6. The million generations
Mitochondrion — minute time capsule,
tiny furnace for burning oxygen
slowly, molecule by molecule.
Remnant of that first bacterium
to crack this art of cracking energy
from elemental bonds. Now it has become
our captive, a coated organelle
tucked inside the busy confines of a cell.
This separate ring of DNA passed down
the generations, only through the female line.
Inheritance of hearth, carried
like a live coal in a box of moss-lined horn.
This bound circle we inherit
from our mothers — the ability to burn.
7. The radiant array of plumages
And who could believe such wonders emerge
out of eggshells. From hummingbird to ostrich —
that mammoth chicken, a fluffy juvenile
that just gets bigger, won’t grow up. In denial.
Golden pheasant, blonde crest pouffed back
and jacket glitzing like a Vegas lounge act.

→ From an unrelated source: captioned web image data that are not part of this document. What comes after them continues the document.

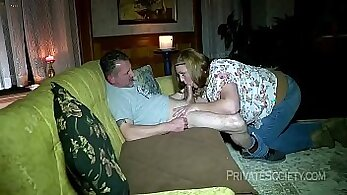 couch sex, creampied pussy, fat girls HD, giant ass, HD amateur, plump, sofa sex scenes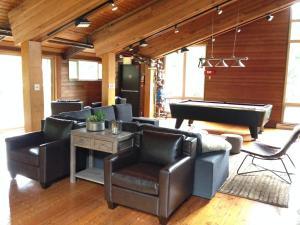 Ein Sitzbereich in der Unterkunft Whistler Lodge Hostel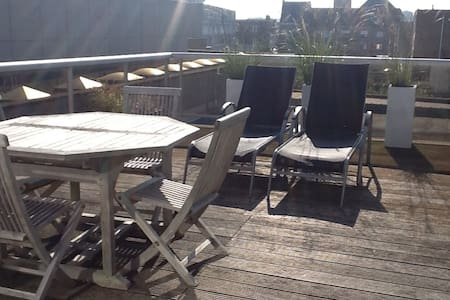 zonnige studio met groot terras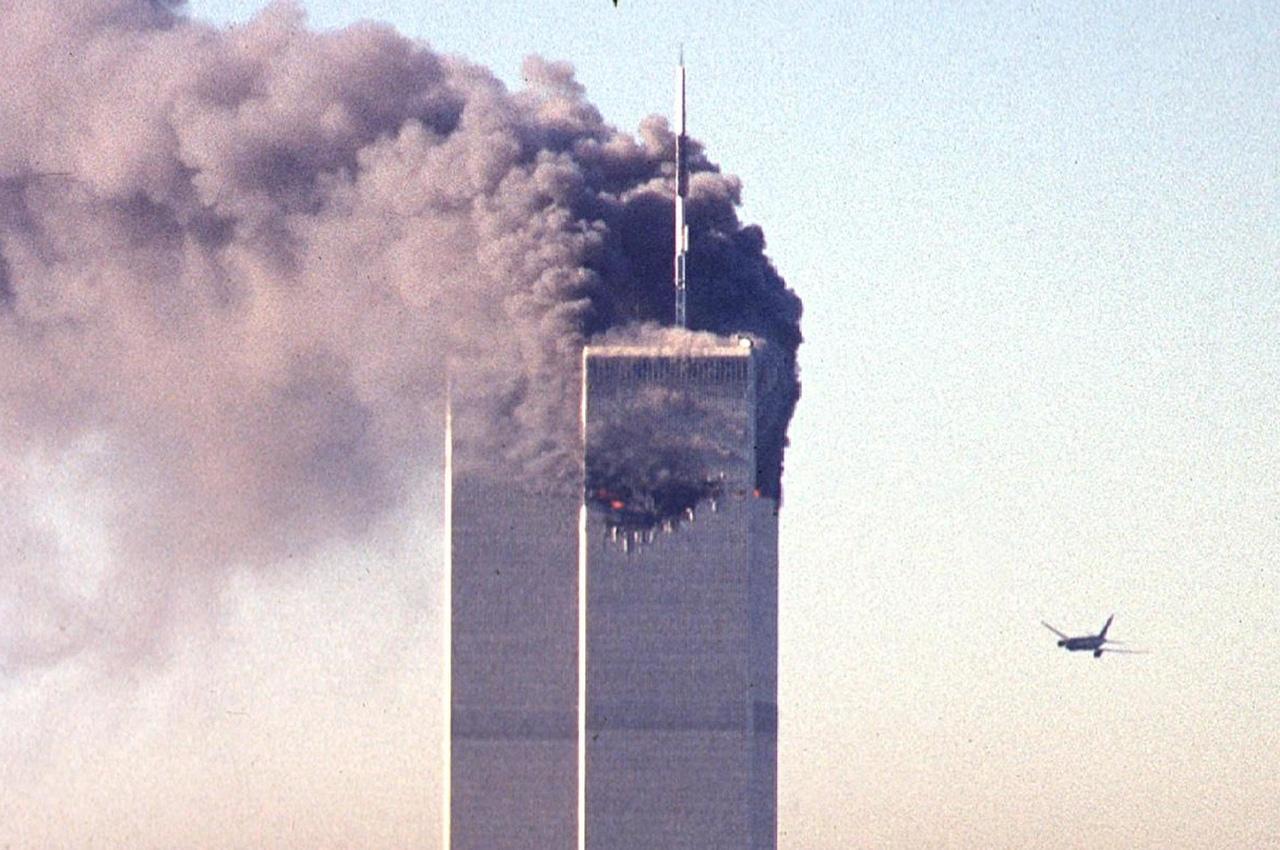 Torre norte das Torres Gêmeas em chamas após ataques de 11 de setembro de 2001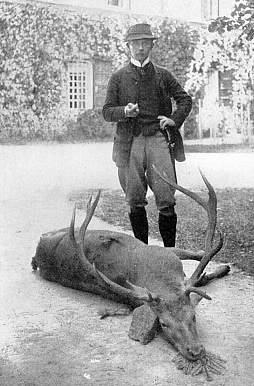 Momentky ze zámku ve Zdíkově: odjezd na lov a s uloveným šumavským jelenem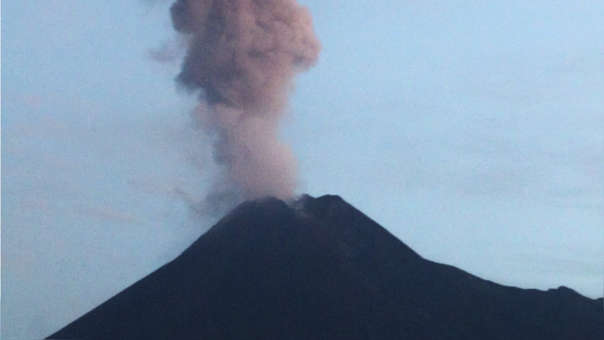 INDONESIA-VOLCÁN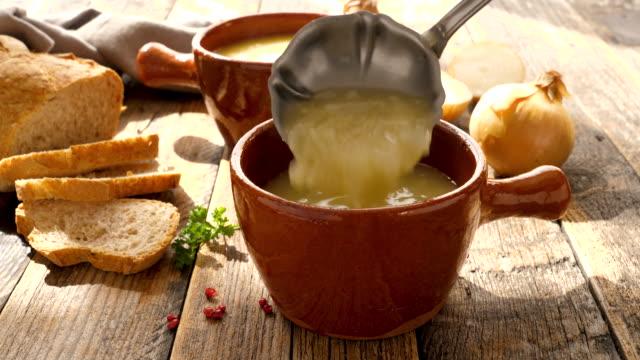 gourmet lök soppa i skål - buljong bildbanksvideor och videomaterial från bakom kulisserna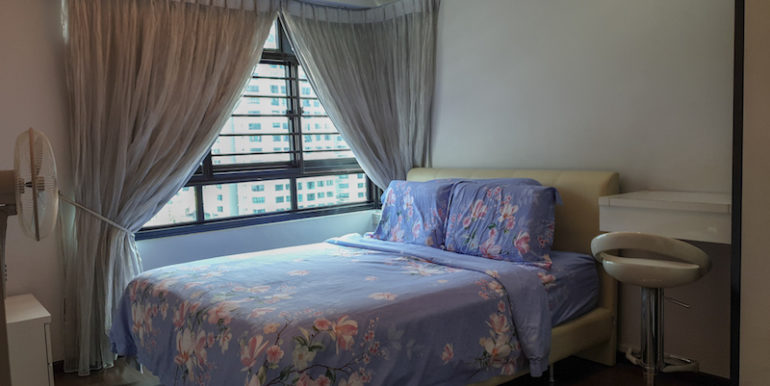 441D Fernvale Road 4A HDB For Sale Master Bedroom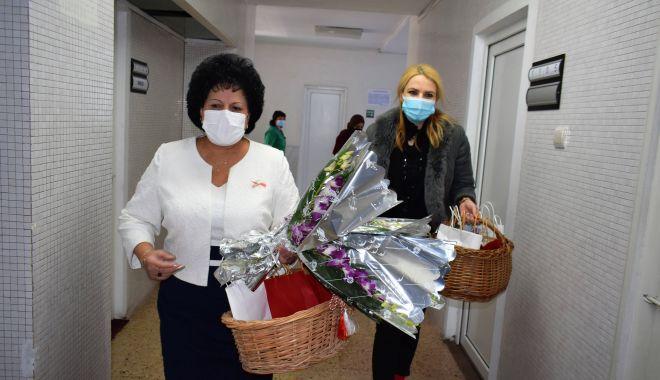 Organizaţia Judeţeană de Femei a PSD, surprize pentru proaspetele mămici - cumpanafemei1-1615225672.jpg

Can-can curvaceous bottoms flocking
on flamingos. Juno’s peacocks cocking
stars on the marquee of their tails.
Fairy wren, blue pirouette. Nightingales,
brown flight wrapped around a throat.
And here by my window, the black-capped
chickadee wearing his tiny yarmulke. Magic
winter’s wisecrack, my branch-borne comic.
A couple of helpful notes to the poems:
Mitochondria are the small organelles inside each animal cell that use oxygen to provide energy. They have a separate ring of DNA from the genome in the cell’s nucleus, and “mitochondrial DNA” can be traced back through female ancestry.
“And who could believe such wonders emerge out of eggshells” comes from Book XV of Ovid’s Metamorphoses.